§ How to complete this task: Please retype the records below exactly, from the first line down to and including the line with "scientific name: Odocoileus virginianus".

§ Stored data:
★ ★ ★
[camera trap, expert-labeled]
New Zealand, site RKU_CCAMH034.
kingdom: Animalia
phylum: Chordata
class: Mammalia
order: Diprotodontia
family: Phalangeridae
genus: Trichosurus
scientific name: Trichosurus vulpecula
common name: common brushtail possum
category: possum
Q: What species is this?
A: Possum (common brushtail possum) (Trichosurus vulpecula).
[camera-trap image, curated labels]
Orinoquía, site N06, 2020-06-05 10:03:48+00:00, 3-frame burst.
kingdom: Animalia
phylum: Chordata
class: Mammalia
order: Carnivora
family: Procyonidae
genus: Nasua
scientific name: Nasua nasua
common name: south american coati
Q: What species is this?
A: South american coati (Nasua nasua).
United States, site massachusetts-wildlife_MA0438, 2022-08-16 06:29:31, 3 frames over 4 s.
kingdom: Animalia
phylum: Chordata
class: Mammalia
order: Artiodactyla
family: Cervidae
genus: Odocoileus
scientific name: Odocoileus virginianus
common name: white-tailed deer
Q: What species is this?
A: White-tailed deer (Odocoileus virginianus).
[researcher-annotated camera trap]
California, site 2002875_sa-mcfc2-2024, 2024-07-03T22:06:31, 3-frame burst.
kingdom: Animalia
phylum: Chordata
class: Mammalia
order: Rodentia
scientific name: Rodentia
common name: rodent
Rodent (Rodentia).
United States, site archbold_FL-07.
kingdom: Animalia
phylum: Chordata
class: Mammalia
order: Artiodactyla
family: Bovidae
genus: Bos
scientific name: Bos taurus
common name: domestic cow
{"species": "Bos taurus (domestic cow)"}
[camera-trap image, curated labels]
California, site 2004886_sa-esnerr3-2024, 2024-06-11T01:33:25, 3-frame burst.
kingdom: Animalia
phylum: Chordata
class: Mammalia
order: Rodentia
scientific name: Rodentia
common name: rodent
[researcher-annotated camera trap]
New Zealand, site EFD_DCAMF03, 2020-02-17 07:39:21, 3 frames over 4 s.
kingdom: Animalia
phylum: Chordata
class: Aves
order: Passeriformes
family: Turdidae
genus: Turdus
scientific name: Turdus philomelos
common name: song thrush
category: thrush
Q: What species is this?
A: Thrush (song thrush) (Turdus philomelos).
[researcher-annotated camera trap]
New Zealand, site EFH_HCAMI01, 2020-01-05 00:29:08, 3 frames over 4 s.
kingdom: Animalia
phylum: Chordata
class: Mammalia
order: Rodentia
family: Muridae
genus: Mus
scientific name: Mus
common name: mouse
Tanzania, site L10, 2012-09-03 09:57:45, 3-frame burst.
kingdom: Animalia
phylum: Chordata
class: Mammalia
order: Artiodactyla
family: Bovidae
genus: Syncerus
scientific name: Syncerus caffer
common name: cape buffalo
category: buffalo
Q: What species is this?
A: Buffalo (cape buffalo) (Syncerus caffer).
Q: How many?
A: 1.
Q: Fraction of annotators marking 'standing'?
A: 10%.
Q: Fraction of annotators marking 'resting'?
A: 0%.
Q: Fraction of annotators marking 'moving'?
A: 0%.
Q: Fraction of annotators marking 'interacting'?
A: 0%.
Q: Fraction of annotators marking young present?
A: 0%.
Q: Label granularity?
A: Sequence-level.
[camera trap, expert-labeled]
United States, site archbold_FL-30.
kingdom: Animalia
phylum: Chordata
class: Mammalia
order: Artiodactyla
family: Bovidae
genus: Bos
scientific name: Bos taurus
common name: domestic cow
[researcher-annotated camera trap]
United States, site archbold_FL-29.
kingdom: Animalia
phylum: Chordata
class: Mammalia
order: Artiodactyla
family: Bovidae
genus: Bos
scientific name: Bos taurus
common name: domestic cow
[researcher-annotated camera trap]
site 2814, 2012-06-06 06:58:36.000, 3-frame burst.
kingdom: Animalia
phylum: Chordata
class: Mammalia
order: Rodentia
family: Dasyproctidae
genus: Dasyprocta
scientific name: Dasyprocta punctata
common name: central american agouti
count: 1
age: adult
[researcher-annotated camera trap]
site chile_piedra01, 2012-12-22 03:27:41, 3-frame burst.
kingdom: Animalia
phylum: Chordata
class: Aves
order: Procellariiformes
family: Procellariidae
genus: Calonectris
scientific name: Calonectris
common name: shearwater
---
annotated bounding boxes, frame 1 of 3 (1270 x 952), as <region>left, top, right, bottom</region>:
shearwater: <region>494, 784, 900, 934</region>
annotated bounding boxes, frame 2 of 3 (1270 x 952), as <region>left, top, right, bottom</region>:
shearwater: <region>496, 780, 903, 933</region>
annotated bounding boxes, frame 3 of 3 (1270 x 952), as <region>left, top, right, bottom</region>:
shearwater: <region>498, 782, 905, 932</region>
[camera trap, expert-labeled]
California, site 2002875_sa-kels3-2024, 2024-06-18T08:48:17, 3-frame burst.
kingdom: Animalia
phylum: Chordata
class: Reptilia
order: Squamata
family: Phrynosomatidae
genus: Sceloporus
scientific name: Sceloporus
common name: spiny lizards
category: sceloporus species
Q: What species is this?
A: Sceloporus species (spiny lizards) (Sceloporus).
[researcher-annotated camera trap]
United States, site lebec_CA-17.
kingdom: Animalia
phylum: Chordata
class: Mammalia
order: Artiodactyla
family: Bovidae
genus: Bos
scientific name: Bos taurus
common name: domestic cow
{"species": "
★ ★ ★
§ Output of the task:
[camera trap, expert-labeled]
New Zealand, site RKU_CCAMH034.
kingdom: Animalia
phylum: Chordata
class: Mammalia
order: Diprotodontia
family: Phalangeridae
genus: Trichosurus
scientific name: Trichosurus vulpecula
common name: common brushtail possum
category: possum
Q: What species is this?
A: Possum (common brushtail possum) (Trichosurus vulpecula).
[camera-trap image, curated labels]
Orinoquía, site N06, 2020-06-05 10:03:48+00:00, 3-frame burst.
kingdom: Animalia
phylum: Chordata
class: Mammalia
order: Carnivora
family: Procyonidae
genus: Nasua
scientific name: Nasua nasua
common name: south american coati
Q: What species is this?
A: South american coati (Nasua nasua).
United States, site massachusetts-wildlife_MA0438, 2022-08-16 06:29:31, 3 frames over 4 s.
kingdom: Animalia
phylum: Chordata
class: Mammalia
order: Artiodactyla
family: Cervidae
genus: Odocoileus
scientific name: Odocoileus virginianus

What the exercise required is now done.